Here we go again

Dave Woodhall looks forward to the new season.

Like Christmas, the start of the football season comes round quicker every year and yes, it is because you’re getting old. No sooner had we finished the celebrations for getting into the Champions League than it was time to get the ball rolling again, after a round of pre-season friendlies that just show you can’t judge anything by pre-season friendlies and a summer of transfer dealings that were interesting, to say the least, and haven’t finished yet.

In normal times a team that had finished seventh then fourth would be looking to carry on improving all the way to winning the league but these are not normal times. PSR is rearing ts head in everything we do. It’s the main reason why Douglas Luiz went and why our combination of fabuously wealthy owners and a world-class manager hasn’t broken every transfer record going to replace him. Nobody seems to like the rules, everyone appears to agree on their unfairness and yet, like the North Stand, they’re still there.

And so Unai Emery and the rest of his staff have to wheel and deal in an attempt to carry on that progress, or even equal what we did last season, which in its way was every bit as impressive as anything we’ve done for more than forty years. Unai’s proved that he’s up to the job.

If Villa are going to improve there are a few questions to be answered. Whether Youri Tielemans or one of the new arrivals can replace Luiz, whether we have cover for Boubacar Kamara until he returns. Talking of which, whether Emi Buendia and Tyrone Mings will be able to get back to their previous levels, whether Leon Bailey and Ollie Watkins can recapture the form of last season.

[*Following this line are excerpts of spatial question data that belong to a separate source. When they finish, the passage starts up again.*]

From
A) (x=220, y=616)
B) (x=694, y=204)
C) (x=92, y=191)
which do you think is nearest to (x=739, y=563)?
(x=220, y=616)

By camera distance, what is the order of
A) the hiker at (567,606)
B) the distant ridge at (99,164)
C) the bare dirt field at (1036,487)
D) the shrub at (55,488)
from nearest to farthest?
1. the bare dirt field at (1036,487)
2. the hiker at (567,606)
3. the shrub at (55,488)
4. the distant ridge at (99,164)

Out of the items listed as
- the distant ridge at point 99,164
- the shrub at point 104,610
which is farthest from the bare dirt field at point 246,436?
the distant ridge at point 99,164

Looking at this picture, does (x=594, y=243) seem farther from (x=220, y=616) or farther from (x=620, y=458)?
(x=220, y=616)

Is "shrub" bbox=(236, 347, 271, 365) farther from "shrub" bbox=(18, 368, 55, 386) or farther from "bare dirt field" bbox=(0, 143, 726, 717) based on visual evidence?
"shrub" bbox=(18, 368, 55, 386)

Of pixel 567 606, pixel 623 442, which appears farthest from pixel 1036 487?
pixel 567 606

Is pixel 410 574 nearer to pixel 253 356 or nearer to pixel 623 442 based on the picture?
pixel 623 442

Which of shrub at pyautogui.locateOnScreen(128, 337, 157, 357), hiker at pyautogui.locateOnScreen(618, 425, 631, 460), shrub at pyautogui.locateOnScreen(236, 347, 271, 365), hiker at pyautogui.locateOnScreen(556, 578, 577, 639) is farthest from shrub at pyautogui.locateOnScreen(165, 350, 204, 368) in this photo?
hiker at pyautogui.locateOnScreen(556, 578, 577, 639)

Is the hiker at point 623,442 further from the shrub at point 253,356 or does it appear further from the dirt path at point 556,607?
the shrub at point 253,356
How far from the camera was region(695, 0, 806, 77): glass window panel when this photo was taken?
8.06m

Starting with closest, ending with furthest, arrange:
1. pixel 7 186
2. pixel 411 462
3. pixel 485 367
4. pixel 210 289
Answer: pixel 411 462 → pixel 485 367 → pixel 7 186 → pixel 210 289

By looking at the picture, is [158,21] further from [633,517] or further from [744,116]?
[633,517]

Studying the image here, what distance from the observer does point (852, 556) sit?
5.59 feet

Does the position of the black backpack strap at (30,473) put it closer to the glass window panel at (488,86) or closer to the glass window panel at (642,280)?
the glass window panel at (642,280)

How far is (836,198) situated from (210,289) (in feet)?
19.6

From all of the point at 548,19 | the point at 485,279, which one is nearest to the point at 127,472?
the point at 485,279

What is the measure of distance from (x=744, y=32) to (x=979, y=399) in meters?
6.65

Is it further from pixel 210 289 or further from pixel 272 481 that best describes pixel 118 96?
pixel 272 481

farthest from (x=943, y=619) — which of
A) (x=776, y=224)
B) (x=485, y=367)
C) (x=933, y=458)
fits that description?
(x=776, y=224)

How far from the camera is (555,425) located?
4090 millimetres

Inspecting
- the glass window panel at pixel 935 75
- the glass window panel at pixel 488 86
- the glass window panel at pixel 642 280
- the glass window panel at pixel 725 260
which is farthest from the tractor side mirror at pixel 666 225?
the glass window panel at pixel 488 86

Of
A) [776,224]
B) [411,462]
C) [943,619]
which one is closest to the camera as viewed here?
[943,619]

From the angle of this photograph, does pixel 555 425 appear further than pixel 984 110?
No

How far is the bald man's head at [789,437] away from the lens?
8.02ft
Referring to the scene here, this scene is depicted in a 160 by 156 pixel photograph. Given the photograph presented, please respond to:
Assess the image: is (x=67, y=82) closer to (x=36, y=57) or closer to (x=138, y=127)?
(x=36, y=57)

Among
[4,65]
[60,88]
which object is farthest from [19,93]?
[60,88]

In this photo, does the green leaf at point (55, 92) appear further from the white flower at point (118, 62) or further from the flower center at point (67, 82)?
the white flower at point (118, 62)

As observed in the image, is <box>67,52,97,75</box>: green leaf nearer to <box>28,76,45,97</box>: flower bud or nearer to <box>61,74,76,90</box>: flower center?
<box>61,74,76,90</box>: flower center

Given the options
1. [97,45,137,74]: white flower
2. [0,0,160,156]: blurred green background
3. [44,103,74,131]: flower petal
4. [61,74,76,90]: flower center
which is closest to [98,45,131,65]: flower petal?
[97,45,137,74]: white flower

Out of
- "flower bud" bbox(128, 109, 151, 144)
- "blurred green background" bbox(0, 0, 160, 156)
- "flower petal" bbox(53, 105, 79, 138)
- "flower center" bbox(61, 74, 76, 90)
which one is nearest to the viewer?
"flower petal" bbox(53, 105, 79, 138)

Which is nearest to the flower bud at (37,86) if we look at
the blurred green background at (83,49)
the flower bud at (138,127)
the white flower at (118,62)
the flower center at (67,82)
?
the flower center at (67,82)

We could do with another central defender as well as a stand-in for Watkins, unless Jhon Duran can stop his nonsense and add a bit more consistency to the promise he showed last year. We could do with Jaden Philogene, Cameron Archer and Ross Barkley returning to be able to step in when required. It’s going to be nothing if not interesting.

There’s also been a lot happening off the pitch, not all of it popular but most of it necessary. Whatever you might think of the Lower Grounds and Terrace View – and the way they were imposed remains diabolical – they’re the level of matchday spending that the club are aiming at.

On a more positive note, the new kit launch was light years away from some of the fiascos we’ve endured over the years. The tie-up with JD Sports is decades overdue, getting Ozzy Osborne onboard was an inspired move and the Times Square billboard an act of genius. Whoever thought of it deserves a pay rise, unless it was Chris Heck. He earns enough already so should be content with the praise that comes from a job well done. It might be apocryphal that he said he was here to make money rather than friends and his ablity to do both is coming to the fore now. Again, we might not like it but when that one hand’s tied behnd your back you have to work twice as hard with the other one.

The draconian rules about lending season tickets show the way the club are going and the fully digital ones are a cock-up waiting to happen. But against that we’ll be playing opposition and travelling to places that even twelve months ago we could only dream about. And most of all, you might hate the Premier League and its grasping avarice, you might hate the club’s blatant preference for wealthy spectators rather than committed supporters, but at half past five on Saturday the Villa are playing. That’s all that matters.